Inaugurado em maio de 2024 em Pine City, Minnesota, a cerca de uma hora das cidades de Minneapolis e St. Paul, o Sweetbriar Ridge materializa uma das tendências mais fortes do turismo contemporâneo: a fusão entre a imersão na natureza e o conforto de um hotel de luxo. O empreendimento oferece três domos geodésicos em uma propriedade de 56 acres, com diárias que variam de US$ 250 a US$ 650, segundo uma reportagem da revista americana Outside Online.
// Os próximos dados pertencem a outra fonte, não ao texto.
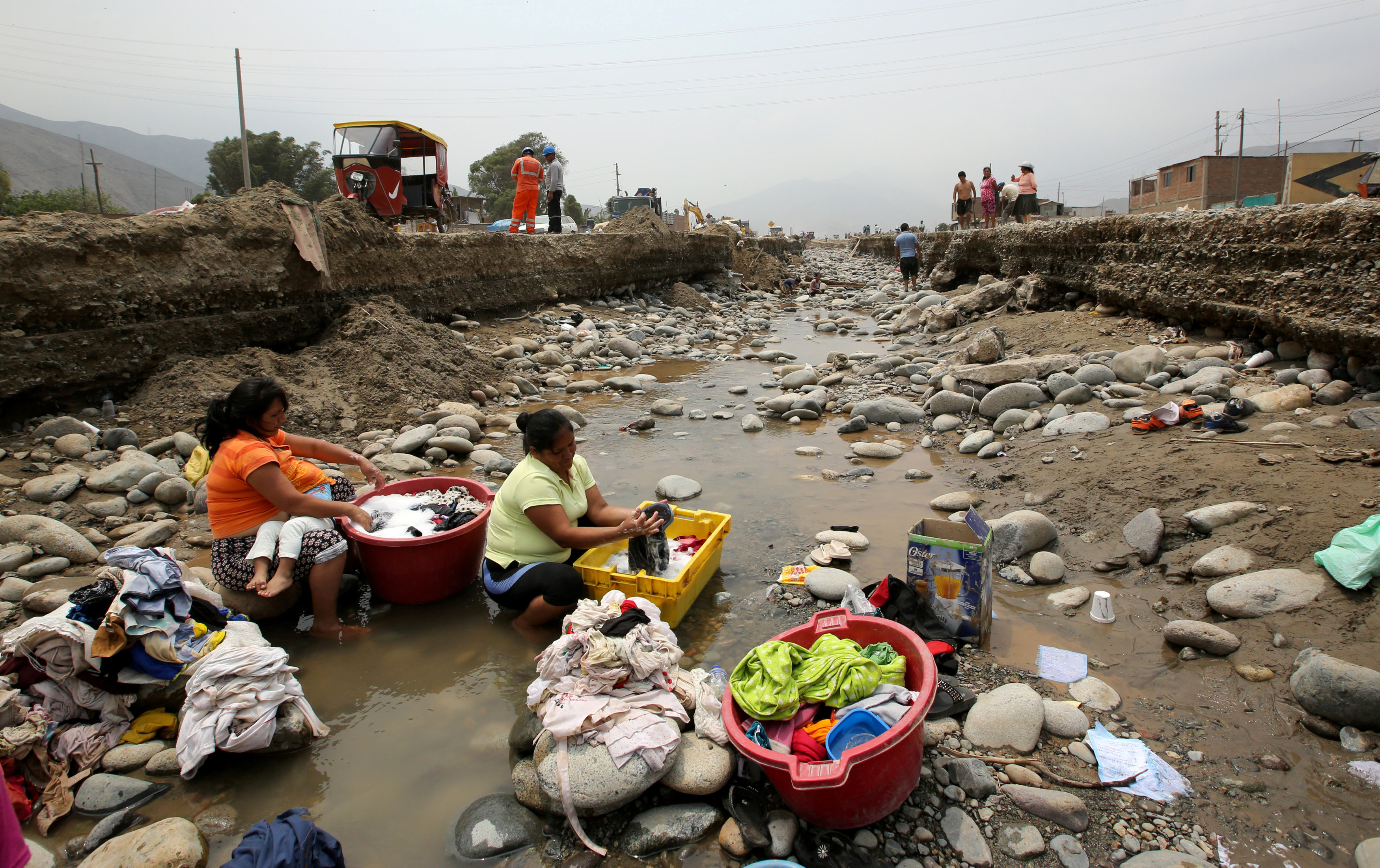 Residents do the laundry at a flooded Ramiro Priale highway, after rivers breached their banks due to torrential rains, causing flooding and widespread destruction in Huachipa, Lima, Peru, March 20, 2017. REUTERS/Mariana Bazo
Mais do que uma simples opção de hospedagem, o projeto é um sintoma da chamada “economia da experiência” em seu estado mais puro. O modelo de negócio não vende apenas um pernoite, mas uma desconexão programada e altamente instagramável. A proposta é oferecer o melhor dos dois mundos: a sensação de isolamento e a contemplação do céu estrelado, mas com camas king-size, chuveiros com efeito de chuva, banheiras de hidromassagem aquecidas a lenha e uma cozinha completa.
A arquitetura da desconexão
O termo “glamping”, uma junção de “glamour” e “camping”, já não é novidade, inclusive no Brasil. O que empreendimentos como o Sweetbriar Ridge refinam é o produto. Os fundadores, Bri e Dave Rodgers — uma naturalista e um paramédico com treino em medicina de áreas remotas, respectivamente —, não construíram cabanas, mas sim ambientes controlados para uma experiência específica. Cada detalhe, da janela panorâmica sobre a cama a uma seleção de jogos de tabuleiro, é pensado para induzir um estado de relaxamento e presença, longe das notificações de um smartphone.
A precificação posiciona o serviço claramente no segmento de luxo. Pagar até US$ 650 por noite significa comprar não apenas conforto, mas exclusividade e um roteiro curado. O público-alvo é o profissional urbano que busca uma fuga da intensidade do dia a dia, mas que não está disposto a abrir mão do padrão de consumo ao qual está habituado. A natureza, nesse contexto, se torna o principal amenity.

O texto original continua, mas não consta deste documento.